With low interest rates and divided government, it’s time for an ice cream party.

U.S. Presidential Candidate Joe Biden Visits NH Photo by Nic Antaya for The Boston Globe via Getty Images

A bipartisan deal is President-elect Joe Biden’s only hope to get the kind of enormous Covid-19 relief bill and the dream of an “FDR-size presidency” that he wants. But bipartisanship doesn’t mean Democrats should return to the deficit-slashing, grand-bargaining approach that failed under President Barack Obama. There’s a better option.

The election results are on course to set up a divided government, with a Democratic president, a thin Democratic majority in the House, and a thin Republican majority in the Senate, or, best case for Democrats, a single-vote Senate majority.

Republicans would prefer a small relief bill if they provide any at all, with principled skepticism about government spending now aligning with a cynical lack of interest in seeing Biden preside over an economic boom.

And even if something gets done on relief, the bitter fiscal policy fights won’t end there. As one veteran of Obama-era battles tells me, it’ll be “trench warfare on appropriations and debt limit” starting with the expiration of government funding this December and continuing to August’s statutory debt ceiling.

Under the circumstances, Democrats could understandably be tempted to turn to the hoary Obama-era trope of deficit-reduction negotiating. After all, when Donald Trump became president, one of the Republican Party’s key policy objectives was to cut long-term Medicare spending. With Trump in office, that priority went away, but the desire didn’t.

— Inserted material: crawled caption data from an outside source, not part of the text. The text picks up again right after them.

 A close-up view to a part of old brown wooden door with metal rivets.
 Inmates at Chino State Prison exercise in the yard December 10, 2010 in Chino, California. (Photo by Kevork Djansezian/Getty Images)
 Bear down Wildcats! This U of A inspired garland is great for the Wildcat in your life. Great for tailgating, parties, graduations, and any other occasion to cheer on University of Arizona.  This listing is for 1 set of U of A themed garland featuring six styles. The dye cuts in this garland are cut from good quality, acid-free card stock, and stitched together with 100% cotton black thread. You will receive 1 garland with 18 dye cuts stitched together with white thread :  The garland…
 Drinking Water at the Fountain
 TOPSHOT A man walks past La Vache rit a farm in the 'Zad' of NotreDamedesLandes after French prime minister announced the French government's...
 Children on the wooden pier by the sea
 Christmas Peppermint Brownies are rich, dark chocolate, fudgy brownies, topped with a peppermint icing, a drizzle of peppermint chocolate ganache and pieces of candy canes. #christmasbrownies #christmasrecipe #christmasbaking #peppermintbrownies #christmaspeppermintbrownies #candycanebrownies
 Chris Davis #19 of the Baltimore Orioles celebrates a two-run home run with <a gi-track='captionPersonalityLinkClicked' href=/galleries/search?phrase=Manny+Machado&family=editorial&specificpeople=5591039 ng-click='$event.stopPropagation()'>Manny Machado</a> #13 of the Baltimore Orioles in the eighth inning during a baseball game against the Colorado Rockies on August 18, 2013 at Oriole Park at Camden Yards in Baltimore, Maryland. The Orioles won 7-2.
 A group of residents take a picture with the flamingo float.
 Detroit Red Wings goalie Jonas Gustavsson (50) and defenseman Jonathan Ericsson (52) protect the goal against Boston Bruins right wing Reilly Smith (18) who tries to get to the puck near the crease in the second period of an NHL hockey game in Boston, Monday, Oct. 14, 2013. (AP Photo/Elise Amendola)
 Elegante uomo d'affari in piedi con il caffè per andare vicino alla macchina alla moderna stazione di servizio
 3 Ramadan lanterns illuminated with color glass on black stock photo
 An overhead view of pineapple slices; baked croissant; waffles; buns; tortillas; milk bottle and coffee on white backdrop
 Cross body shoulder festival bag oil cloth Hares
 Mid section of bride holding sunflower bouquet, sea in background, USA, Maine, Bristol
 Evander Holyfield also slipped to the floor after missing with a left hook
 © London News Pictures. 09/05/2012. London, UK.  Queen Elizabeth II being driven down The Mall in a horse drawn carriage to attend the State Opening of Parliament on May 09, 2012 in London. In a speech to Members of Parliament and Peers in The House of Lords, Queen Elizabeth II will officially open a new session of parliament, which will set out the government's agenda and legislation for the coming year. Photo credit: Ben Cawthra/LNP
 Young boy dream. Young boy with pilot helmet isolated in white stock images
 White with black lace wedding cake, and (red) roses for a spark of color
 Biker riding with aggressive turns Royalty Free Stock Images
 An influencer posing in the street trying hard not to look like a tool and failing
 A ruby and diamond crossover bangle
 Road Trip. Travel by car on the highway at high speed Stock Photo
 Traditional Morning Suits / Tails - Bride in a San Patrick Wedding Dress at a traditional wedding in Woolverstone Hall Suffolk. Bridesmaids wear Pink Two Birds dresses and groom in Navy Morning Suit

Mitch McConnell simply pivoted to the theory that once Republicans were done cutting taxes, entitlement reform would have to be done on a bipartisan basis, seemingly concluding from the Trump experience that a one-party approach to these issues is less viable than he and Paul Ryan thought in the Obama era.

Biden, meanwhile, was a serious deficit hawk for most of his Senate career, and several of his current top advisers, including Bruce Reed and Jeff Zients, were deeply involved in Obama-era deficit reduction drives.

These could add up to a scenario where Republicans insist on spending cuts in government funding deals while Democrats argue that deficit reduction should feature tax increases too in order to be balanced and fair. This would exacerbate party tensions on the Democratic side, make it essentially impossible for a Biden administration to solve any big problems, and very likely founder on the basic reality that Republicans are fanatically opposed to taxing the rich.

There is an alternative to “eat your peas” politics — a push for a different kind of bipartisan deal in which, rather than giving up on progressive spending priorities, Biden tries to secure support for them by giving in to big, GOP-friendly tax cuts.

The Democratic economic policy wonks I’ve floated this by are skeptical, but mostly because they insist Republicans would never go for it. The Republicans are more optimistic — though they concede it’s dicey. Call it an ice cream party, the opposite of eating your peas. Certainly it might fail. But given the economic fundamentals, it’s worth a shot.

The country can afford ice cream for everyone

Democrats, with good reason, generally do not believe that large tax cuts for rich people are a good idea. They’ve also struggled for the past two decades to explain exactly why they’re a bad idea. But left-wing Democrats hate inequality while more moderate ones are suspicious of deficits.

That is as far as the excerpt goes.